A preprint study (not yet peer-reviewed) in the Lancet has analysed the mortality data from the vaccine trials and made the shocking finding that mRNA vaccines had “no effect on overall mortality”. Worse, it found the risk of non-Covid, non-accident mortality actually increased by 17% (relative risk 1.17, 95% confidence interval (CI) 0.67-2.05). Furthermore, a full 50% of the non-Covid deaths (27 out of 54) were cardiovascular and the relative risk of such death was 45% higher in the vaccine arm (relative risk 1.45, CI 0.67-3.13), breaking down to 50% higher for Pfizer and 40% higher for Moderna (with wide confidence intervals).
These are clearly alarming findings. But they go oddly unremarked upon in the paper. This is presumably due to the authors being wary of criticising the vaccines in order to be published. If so, it is disappointing that this is thought (probably correctly) to be necessary and indicates how absurdly political vaccine research has become.
The focus of the paper is instead on the surprising finding that the adenovirus-vector vaccines (e.g. AstraZeneca and J&J) appear significantly to reduce overall mortality. Most strikingly, there are zero cardiovascular deaths in the vaccine arm versus five in the placebo arm. The relative risk of non-accident, non-Covid death is 62% lower in the vaccine arm than the placebo arm (relative risk 0.38 CI 0.17-0.88). Overall mortality is 63% down.
The authors note it appears the adenovirus-vector vaccines “provide significant protection” against cardiovascular disease, speculating that the adenovirus-vector, though not able to replicate, “may prime the immune system in a way similar to a ‘live’ vaccine”. How this might protect against cardiovascular disease is not explained.
It’s not clear to me how seriously the authors take the finding that adenovirus-vector vaccines cut overall mortality by nearly two thirds, or whether making the case for it is an elaborate way of sneaking the devastating data on mRNA vaccines past the censors. I’m certainly suspicious of any trial data for a Covid vaccine that imply it is unexpectedly a miracle cure for cardiovascular disease, and I would expect they discreetly are too.
The main conclusion of the paper is that, given the remarkable general healing properties of one type of vaccine but not the other, the overall impact of vaccines on mortality should be studied much more closely.
While mass-vaccination programs with COVID-19 vaccines are rolled out, data on their effects on non-COVID-19 mortality should be collected… Future trials of new COVID-19 vaccines should be compelled to report mortality data by cause and sex. Post-licensure monitoring and evaluation should also focus on overall, non-accidental mortality.
What isn’t spelt out, but is perhaps implied, is that the negative impact of mRNA vaccines on mortality – cardiovascular deaths in particular – warrants particular attention in this “monitoring and evaluation”.

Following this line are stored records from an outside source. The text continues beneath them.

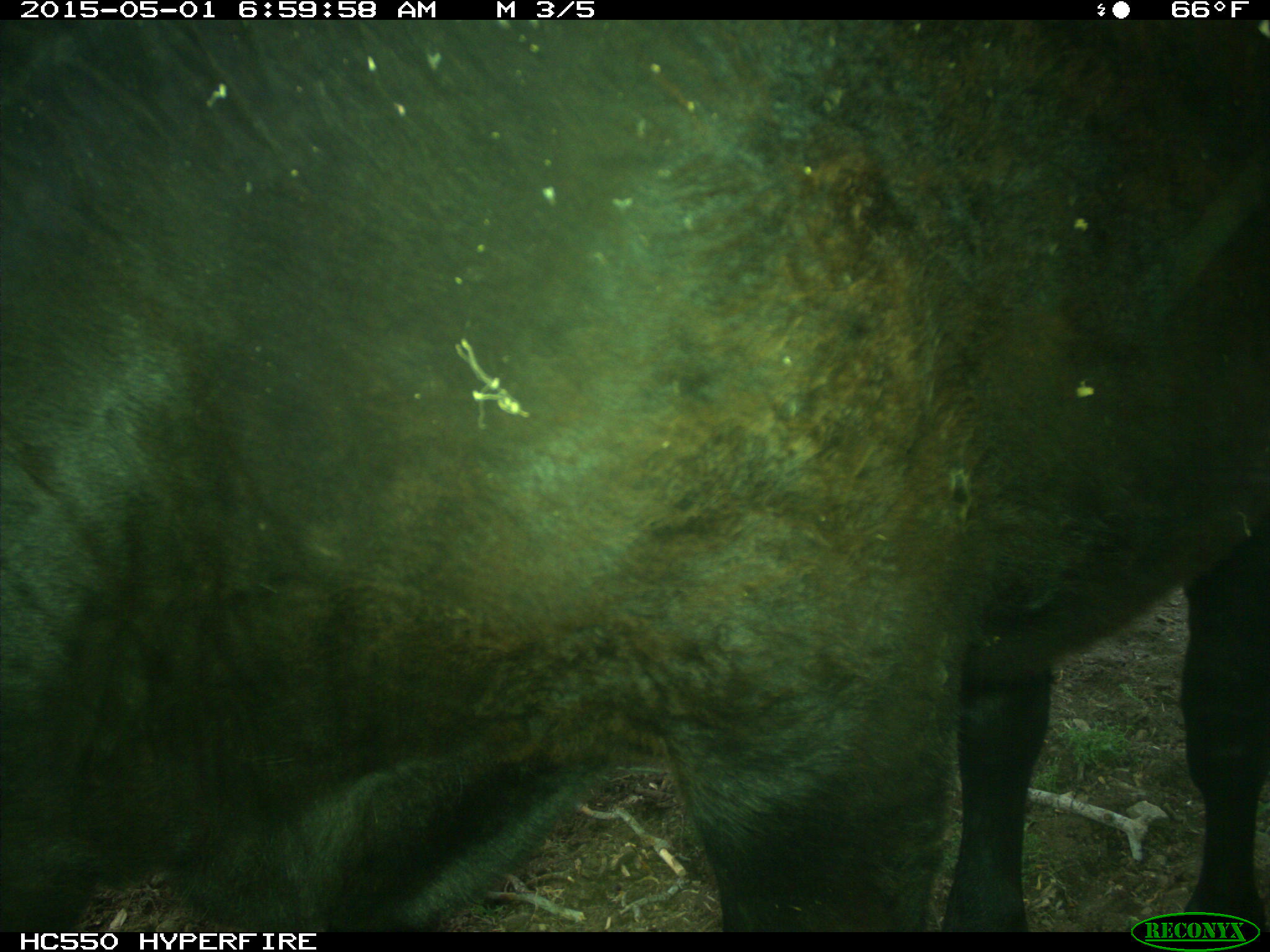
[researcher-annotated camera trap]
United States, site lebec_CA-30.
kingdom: Animalia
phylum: Chordata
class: Mammalia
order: Artiodactyla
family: Bovidae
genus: Bos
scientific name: Bos taurus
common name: domestic cow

While the conclusions are disappointingly muted, the introduction is more robust on the potential problems with the vaccines. It states:
There is now ample evidence that vaccines can have broad heterologous effects on the immune system. These effects can lead to additional protection or increasing susceptibility to unrelated infections or even other non-infectious immune mediated diseases. Therefore, as it has now been established in numerous studies, vaccines may have completely unexpected effects on overall mortality, different from what could be anticipated based on the protection against the vaccine-targeted disease. The current system for testing vaccines does not incorporate this possibility.
Let’s hope this paper makes it through peer-review and into the journal without being neutered further, and its recommendations for proper vaccine studies and monitoring of deaths from all causes are duly heeded.